Шрифт:
От общего обзора он перешёл к более детальному повествованию о секретных приёмах ведения войны и описал тонкую теневую игру ложных выпадов и контрвыпадов. Он сказал, что между Шотландией и Корнуэллом существует по меньшей мере две сотни германских шпионов, контролирующих всё от передвижения войск до цен на говядину. Несомненно, даже в Уайтхолле есть один или два... хотя нельзя надеяться поднять их со дна, пользуясь доступными средствами. Поэтому необходимо сосредоточиться на хозяевах, на тех, кто вербует и обслуживает сеть. На таких, как Рудольф Шпанглер.
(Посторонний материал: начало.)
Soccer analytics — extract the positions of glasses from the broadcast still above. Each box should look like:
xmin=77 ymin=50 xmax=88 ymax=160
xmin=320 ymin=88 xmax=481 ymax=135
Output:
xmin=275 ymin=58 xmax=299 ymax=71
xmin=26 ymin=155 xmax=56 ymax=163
Прошло, вероятно, часа три между первым стаканом шерри и этим упоминанием о Шпанглере. Оставалась только горстка посетителей, и официанты выказывали всё большее нетерпение.
— Вообще-то я не совсем уверен, — сказал Саузерленд, — что кто-нибудь когда-либо сможет прийти к соглашению с человеком, подобным Рудольфу Шпанглеру, — это трудно и психологически и, возможно, интеллектуально. Я не упоминал о том, что он застрелил в прошлом году поляка? Хладнокровно. Выстрелил бедняге сзади в шею.
Данбар кивнул:
— Да, я слышал что-то в этом роде.
— Правда, мы не уверены, что это был именно Шпанглер, в этом тоже часть проблемы. Никто, кажется, ничего не знает об этом человеке... кроме одного — он любит Женеву.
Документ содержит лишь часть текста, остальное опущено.